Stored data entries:

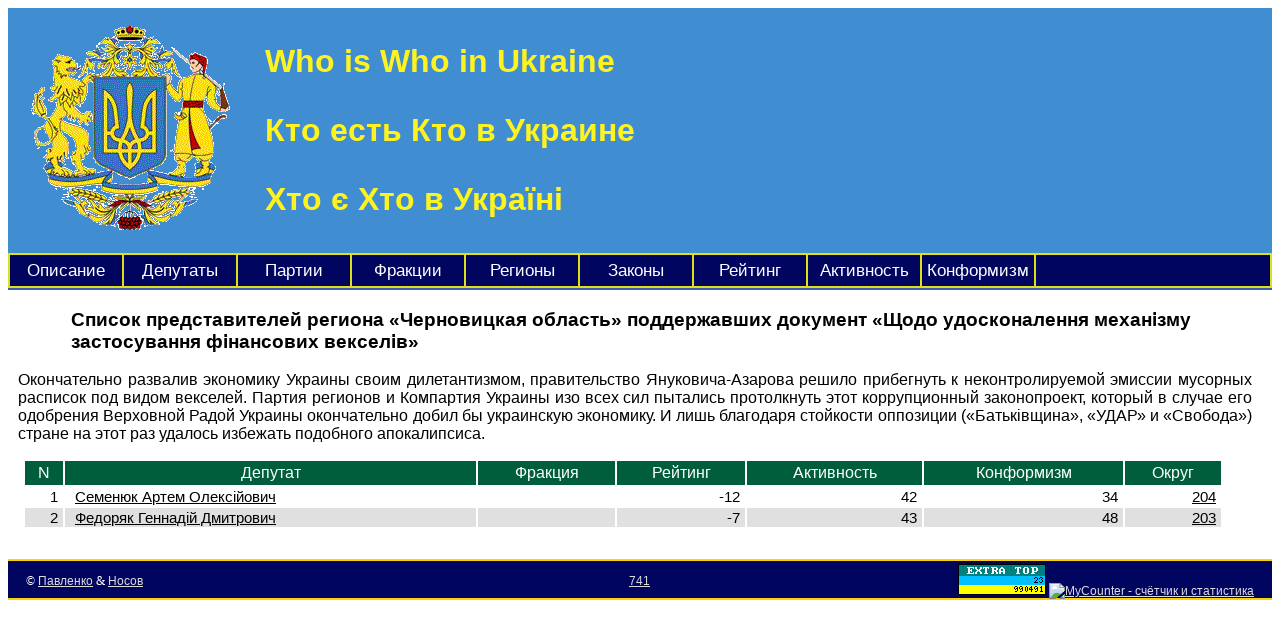

--- FILE ---
content_type: text/html; charset=UTF-8
request_url: https://www.whoiswho.in.ua/regionvote.php?VoteResult=1&RegionId=86&ActId=15
body_size: 2525
content:
<!DOCTYPE html>
<html lang="ru">
<head>
<link rel="stylesheet" href="main.css" type="text/css" media="screen" />
<meta name="keywords" content="Украина, Верховная Рада, регионы, депутаты, голосования, законы, постановления, Черновицкая область" />
<meta name="description" content="Список представителей региона проголосовавших за принятие Верховной Радой Украины закона или постановления." />
<meta name="viewport" content="width=device-width, initial-scale=1" />
<link rel="alternate" type="application/rss+xml" title="Выступления депутатов Верховной Рады Украины" href="https://www.whoiswho.in.ua/rss.php" />
<link rel="alternate" type="application/rss+xml" title="Законы и постановления Верховной Рады Украины" href="https://www.whoiswho.in.ua/actrss.php" />
<title>Щодо удосконалення механізму… | Черновицкая область | Список сторонников</title></head>
<body>

<div class="siteheader">
<table width="100%">
<tr>
<td width="230">
<img src="gerb.gif" />
</td>
<td>

<h1>
<p>Who is Who in Ukraine</p>
<p>Кто есть Кто в Украине</p>
<p>Хто є Хто в Україні</p>
</h1>

</td>
</tr>
</table>
</div>

<div class="menuitems">

<table width="100%">

<tr>

<td width="110"><a href="/" title="Описание проекта">Описание</a></td>
<td width="110"><a href="showdeputats.php" title="Список депутатов Верховной Рады Украины">Депутаты</a></td>
<td width="110"><a href="showparties.php" title="Список партий Верховной Рады Украины">Партии</a></td>
<td width="110"><a href="showfractions.php" title="Список фракций Верховной Рады Украины">Фракции</a></td>
<td width="110"><a href="showregions.php" title="Статистика по одномандатным округам">Регионы</a></td>
<td width="110"><a href="showacts.php" title="Законы и постановления Верховной Рады Украины">Законы</a></td>
<td width="110"><a href="toprating.php" title="Лидеры и аутсайдеры рейтинга депутатов">Рейтинг</a></td>
<td width="110"><a href="topactivity.php" title="Лидеры и аутсайдеры активности депутатов">Активность</a></td>
<td width="110"><a href="topconformism.php" title="Лидеры и аутсайдеры конформизма депутатов">Конформизм</a></td>
<td>&nbsp;</td>

</tr>

</table>

</div>

<div class="tableheader">

<h3>

Список представителей региона «Черновицкая область» поддержавших документ «Щодо удосконалення механізму застосування фінансових векселів»</h3>

</div>

<div class="commentact">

### [ASSIGNMENT]
For this task, write out exactly the lines of the entries above, starting at the line with "фракций Верховной Рады" and ending at the line with "и аутсайдеры рейтинга", both included, and no others.

### [EXERCISE RESULT]
<td width="110"><a href="showfractions.php" title="Список фракций Верховной Рады Украины">Фракции</a></td>
<td width="110"><a href="showregions.php" title="Статистика по одномандатным округам">Регионы</a></td>
<td width="110"><a href="showacts.php" title="Законы и постановления Верховной Рады Украины">Законы</a></td>
<td width="110"><a href="toprating.php" title="Лидеры и аутсайдеры рейтинга депутатов">Рейтинг</a></td>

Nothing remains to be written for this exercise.